- DATA TO USE -
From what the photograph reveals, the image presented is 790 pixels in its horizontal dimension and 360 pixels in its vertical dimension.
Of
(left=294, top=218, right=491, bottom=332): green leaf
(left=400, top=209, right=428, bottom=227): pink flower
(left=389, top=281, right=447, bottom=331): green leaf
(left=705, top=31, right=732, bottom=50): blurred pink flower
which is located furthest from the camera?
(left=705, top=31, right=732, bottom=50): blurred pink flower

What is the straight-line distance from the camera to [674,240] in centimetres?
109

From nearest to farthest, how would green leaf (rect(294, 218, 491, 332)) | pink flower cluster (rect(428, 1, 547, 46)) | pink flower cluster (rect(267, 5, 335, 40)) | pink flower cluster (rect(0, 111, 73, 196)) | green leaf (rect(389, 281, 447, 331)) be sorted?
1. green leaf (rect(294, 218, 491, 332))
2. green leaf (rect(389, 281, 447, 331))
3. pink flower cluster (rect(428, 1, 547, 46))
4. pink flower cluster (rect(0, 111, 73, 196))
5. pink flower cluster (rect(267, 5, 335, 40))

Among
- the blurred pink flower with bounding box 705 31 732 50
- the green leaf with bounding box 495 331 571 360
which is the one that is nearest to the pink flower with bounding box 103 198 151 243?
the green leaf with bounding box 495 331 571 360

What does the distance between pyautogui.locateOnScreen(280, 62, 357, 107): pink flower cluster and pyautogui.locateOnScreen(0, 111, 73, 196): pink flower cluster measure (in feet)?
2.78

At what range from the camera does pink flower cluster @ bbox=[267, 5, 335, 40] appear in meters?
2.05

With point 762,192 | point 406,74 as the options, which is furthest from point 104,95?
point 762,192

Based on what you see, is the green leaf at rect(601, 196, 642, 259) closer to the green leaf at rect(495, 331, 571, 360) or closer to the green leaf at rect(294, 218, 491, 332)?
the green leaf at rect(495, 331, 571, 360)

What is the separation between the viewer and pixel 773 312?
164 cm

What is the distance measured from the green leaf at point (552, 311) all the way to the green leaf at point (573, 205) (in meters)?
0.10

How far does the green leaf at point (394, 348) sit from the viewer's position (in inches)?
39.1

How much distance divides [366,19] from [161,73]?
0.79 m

- TASK GOAL -
From the line that contains "What is the straight-line" to the last line of the material above, repeat every line exactly, keeping both the first and the last.

- OUTPUT OF THE TASK -
What is the straight-line distance from the camera to [674,240] in centimetres?
109

From nearest to farthest, how would green leaf (rect(294, 218, 491, 332)) | pink flower cluster (rect(428, 1, 547, 46)) | pink flower cluster (rect(267, 5, 335, 40)) | pink flower cluster (rect(0, 111, 73, 196)) | green leaf (rect(389, 281, 447, 331)) be sorted?
1. green leaf (rect(294, 218, 491, 332))
2. green leaf (rect(389, 281, 447, 331))
3. pink flower cluster (rect(428, 1, 547, 46))
4. pink flower cluster (rect(0, 111, 73, 196))
5. pink flower cluster (rect(267, 5, 335, 40))

Among
- the blurred pink flower with bounding box 705 31 732 50
- the green leaf with bounding box 495 331 571 360
which is the one that is nearest to the pink flower with bounding box 103 198 151 243?
the green leaf with bounding box 495 331 571 360

What does the distance between pyautogui.locateOnScreen(280, 62, 357, 107): pink flower cluster and pyautogui.locateOnScreen(0, 111, 73, 196): pink flower cluster measure (in feet)?
2.78

At what range from the camera does pink flower cluster @ bbox=[267, 5, 335, 40] appear in meters?
2.05

With point 762,192 | point 406,74 as the options, which is furthest from point 104,95?
point 762,192

Based on what you see, is the green leaf at rect(601, 196, 642, 259) closer to the green leaf at rect(495, 331, 571, 360) or closer to the green leaf at rect(294, 218, 491, 332)?
the green leaf at rect(495, 331, 571, 360)

What is the separation between the viewer and pixel 773 312?
164 cm

What is the distance measured from the green leaf at point (552, 311) all the way to the green leaf at point (573, 205) (in meters)?
0.10

How far does the green leaf at point (394, 348) sit from the viewer's position (in inches)?
39.1

How much distance divides [366,19] from [161,73]?
0.79 m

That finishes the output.